* Dataset content:
⟨

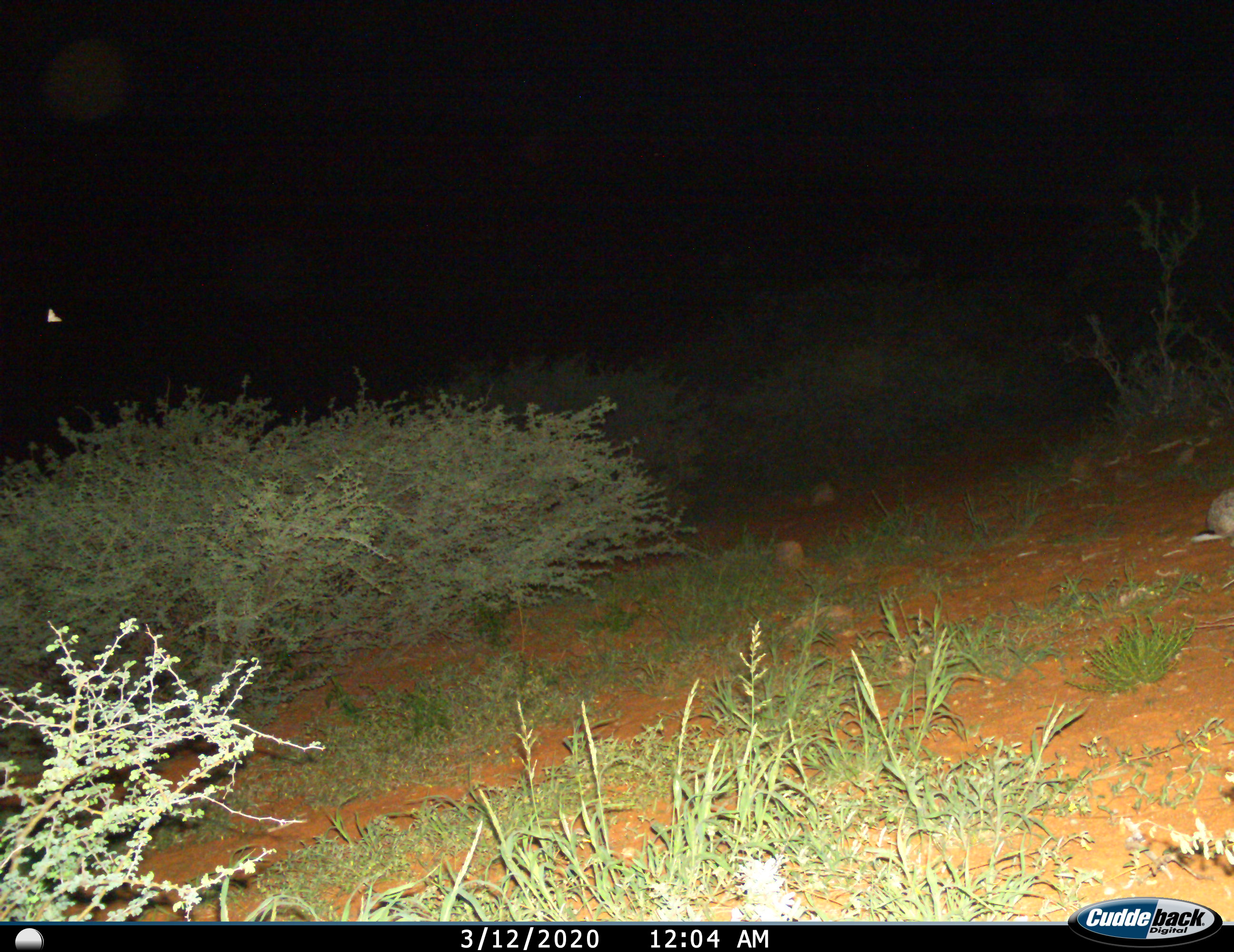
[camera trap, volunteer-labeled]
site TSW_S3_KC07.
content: unidentified animal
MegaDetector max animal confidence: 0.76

⟩

* The task: Scan the material above for lines holding the string "animal" and copy those lines.

* Answer to the exercise:
content: unidentified animal
MegaDetector max animal confidence: 0.76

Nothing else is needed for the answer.